Nuclear Power Plants event classification based on International Reporting System (IRS)
DOI:
https://doi.org/10.15392/bjrs.v8i3A.1282Keywords:
Event investigation, Operating experience, Incident Reporting System, Root causeAbstract
The exchange of information between several business activities can lead to an increase in productivity and quality. In nuclear area, besides economic benefits, the operating experience exchanged can increase of the safety level of nuclear installations. Thus, it´s necessary to evaluate frequently operational occurrences from different countries and companies to learn with their lessons learned to prevent a recurrent events or unexpected consequences. Because this, several methodologies are recommended to investigate events in an adequate level of depth and perform reports based on local requirements. Generally, these reports contain plant conditions before and after an event occurs (operation mode, operation limits and condition, date and time, nuclear and electrical power) and their information (failure discovery methods, impact to the safety, classification from INES and national regulation scale, similar events, relation to human factors, activation of emergency plan, recommended actions, root cause and causal factors).
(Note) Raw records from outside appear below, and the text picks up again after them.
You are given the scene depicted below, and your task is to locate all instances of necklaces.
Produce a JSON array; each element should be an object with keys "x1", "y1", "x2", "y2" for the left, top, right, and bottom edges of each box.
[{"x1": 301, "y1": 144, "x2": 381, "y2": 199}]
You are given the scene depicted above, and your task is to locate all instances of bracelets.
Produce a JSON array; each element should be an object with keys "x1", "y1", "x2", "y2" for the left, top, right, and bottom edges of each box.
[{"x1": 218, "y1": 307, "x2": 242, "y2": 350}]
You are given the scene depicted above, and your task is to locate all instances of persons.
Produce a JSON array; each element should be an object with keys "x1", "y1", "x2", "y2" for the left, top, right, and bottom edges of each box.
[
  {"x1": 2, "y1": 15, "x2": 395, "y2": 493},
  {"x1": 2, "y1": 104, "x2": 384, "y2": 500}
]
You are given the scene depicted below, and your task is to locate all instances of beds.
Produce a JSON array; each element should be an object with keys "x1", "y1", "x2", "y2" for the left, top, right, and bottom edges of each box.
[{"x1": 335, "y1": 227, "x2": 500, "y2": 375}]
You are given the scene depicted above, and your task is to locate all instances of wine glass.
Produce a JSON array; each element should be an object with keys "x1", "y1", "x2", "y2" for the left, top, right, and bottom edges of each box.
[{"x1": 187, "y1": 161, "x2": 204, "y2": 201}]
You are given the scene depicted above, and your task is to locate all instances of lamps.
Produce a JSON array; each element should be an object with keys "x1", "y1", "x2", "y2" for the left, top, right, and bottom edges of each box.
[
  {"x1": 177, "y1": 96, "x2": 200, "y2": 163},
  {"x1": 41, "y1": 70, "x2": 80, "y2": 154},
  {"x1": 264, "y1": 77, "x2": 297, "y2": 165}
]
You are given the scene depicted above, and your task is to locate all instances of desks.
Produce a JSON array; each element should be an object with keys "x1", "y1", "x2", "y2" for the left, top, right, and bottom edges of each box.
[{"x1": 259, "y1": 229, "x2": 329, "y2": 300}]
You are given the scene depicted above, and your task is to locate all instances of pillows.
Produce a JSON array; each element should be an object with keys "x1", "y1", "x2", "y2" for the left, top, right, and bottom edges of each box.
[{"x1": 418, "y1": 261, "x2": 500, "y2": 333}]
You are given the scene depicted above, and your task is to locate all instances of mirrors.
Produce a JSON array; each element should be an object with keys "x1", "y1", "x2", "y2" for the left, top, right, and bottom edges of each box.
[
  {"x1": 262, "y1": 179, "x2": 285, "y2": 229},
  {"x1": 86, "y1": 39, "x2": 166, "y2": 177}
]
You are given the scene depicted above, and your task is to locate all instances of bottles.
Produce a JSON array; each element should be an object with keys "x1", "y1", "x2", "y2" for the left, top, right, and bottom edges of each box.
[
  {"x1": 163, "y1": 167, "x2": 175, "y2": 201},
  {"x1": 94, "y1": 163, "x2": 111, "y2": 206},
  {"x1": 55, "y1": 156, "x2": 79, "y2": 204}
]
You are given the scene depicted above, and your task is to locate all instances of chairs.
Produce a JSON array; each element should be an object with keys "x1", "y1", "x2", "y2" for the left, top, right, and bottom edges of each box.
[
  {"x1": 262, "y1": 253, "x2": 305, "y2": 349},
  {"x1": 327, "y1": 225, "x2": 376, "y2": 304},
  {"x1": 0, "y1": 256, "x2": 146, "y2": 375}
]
To allow the exchange of experience the Nuclear Energy Agency (NEA) and International Atomic Energy Agency (IAEA) maintain an Incident Reporting System (IRS) that permits interaction of several member states. In this system, a local coordinator collects information of the most relevant operating events and performs an evaluation of them based on IRS Guideline presented in an annual meeting. This paper evaluates a set of approximately four hundred events reported in IRS between 2014 and 2018. This evaluation has the objective of identify the most recurrent event root causes, operation mode and the effectiveness of corrective actions in course in the nuclear industry.